Facebook acquires the developers of VR military simulator Onward,

Facebook’s Oculus division has snatched up yet another popular virtual reality game developer. On Friday, the company announced it has acquired Downpour Interactive, the studio behind the hit multiplayer military simulator Onward.

“We’ve seen great success with Onward on the Oculus platform for several years — first on Rift and more recently on Quest,” Mike Verdu, Facebook’s VP of AR / VR content, said in a blog post. “Becoming part of the Oculus Studios family will give Downpour Interactive the opportunity to cultivate both the Onward community with the full support of Oculus Studios resources, and, in the future, pursue other projects.”
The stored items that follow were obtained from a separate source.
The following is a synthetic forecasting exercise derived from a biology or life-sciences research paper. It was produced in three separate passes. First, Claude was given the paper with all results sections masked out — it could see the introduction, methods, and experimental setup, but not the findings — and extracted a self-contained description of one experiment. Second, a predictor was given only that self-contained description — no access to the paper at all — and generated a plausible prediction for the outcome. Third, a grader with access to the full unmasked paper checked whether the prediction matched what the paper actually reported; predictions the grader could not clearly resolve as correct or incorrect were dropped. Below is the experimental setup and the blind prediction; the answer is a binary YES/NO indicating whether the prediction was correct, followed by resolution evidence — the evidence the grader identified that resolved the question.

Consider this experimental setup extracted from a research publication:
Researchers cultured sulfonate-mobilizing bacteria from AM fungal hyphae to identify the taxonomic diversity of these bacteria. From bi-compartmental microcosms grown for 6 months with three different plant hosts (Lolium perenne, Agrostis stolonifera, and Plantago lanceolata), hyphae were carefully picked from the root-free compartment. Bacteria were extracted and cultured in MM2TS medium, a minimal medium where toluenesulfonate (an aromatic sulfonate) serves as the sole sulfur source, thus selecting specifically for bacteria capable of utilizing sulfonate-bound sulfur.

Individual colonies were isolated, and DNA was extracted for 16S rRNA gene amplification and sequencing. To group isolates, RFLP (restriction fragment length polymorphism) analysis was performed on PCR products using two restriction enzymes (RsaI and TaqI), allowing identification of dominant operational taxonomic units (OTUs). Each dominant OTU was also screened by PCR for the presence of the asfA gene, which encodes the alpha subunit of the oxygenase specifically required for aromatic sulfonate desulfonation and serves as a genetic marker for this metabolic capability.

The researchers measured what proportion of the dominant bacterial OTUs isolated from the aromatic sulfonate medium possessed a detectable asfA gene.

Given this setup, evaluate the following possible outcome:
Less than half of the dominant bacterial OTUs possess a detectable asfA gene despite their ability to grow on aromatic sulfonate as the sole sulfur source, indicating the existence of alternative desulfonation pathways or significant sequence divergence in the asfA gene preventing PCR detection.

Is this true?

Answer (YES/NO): NO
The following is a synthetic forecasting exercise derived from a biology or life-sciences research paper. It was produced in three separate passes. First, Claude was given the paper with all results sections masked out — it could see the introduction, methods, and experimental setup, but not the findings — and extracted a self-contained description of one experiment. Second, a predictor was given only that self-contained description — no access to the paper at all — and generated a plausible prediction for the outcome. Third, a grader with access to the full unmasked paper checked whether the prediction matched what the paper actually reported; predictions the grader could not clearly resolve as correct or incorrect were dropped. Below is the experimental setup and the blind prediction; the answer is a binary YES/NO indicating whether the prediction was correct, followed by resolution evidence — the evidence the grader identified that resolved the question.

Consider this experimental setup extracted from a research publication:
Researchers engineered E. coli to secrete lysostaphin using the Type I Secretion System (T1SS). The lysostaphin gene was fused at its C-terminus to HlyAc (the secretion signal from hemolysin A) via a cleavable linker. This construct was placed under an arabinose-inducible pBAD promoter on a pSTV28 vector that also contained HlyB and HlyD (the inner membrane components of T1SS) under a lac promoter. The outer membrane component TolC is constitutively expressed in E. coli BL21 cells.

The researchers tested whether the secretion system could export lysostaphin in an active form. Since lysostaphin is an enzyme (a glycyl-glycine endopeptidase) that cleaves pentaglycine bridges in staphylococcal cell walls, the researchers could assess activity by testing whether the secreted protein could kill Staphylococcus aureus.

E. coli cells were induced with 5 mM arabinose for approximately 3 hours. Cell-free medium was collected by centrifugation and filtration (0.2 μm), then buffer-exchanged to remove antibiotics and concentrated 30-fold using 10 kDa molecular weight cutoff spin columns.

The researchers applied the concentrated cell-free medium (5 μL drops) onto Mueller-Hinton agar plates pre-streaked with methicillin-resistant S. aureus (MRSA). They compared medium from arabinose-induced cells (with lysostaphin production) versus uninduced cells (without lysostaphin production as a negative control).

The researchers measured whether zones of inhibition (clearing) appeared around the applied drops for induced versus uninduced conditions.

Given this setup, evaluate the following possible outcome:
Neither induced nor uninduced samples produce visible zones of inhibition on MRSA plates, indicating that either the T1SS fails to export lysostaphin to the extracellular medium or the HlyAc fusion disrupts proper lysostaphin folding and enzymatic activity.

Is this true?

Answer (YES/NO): NO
Everyone from Downpour Interactive will move over to the Oculus Studios team “in some capacity,” Verdu said. He also confirmed that Onward will still be supported on all of the platforms where it’s currently available: the Oculus Rift, Oculus Quest, and Steam.

Dante Buckley, founder and CEO of Downpour Interactive, said in an FAQ on the studio’s website that Onward’s feature roadmap “remains unchanged” and that the studio plans to “accelerate the speed of our development” because of the acquisition. Downpour Interactive will also continue to retain “full control of all development,” he said.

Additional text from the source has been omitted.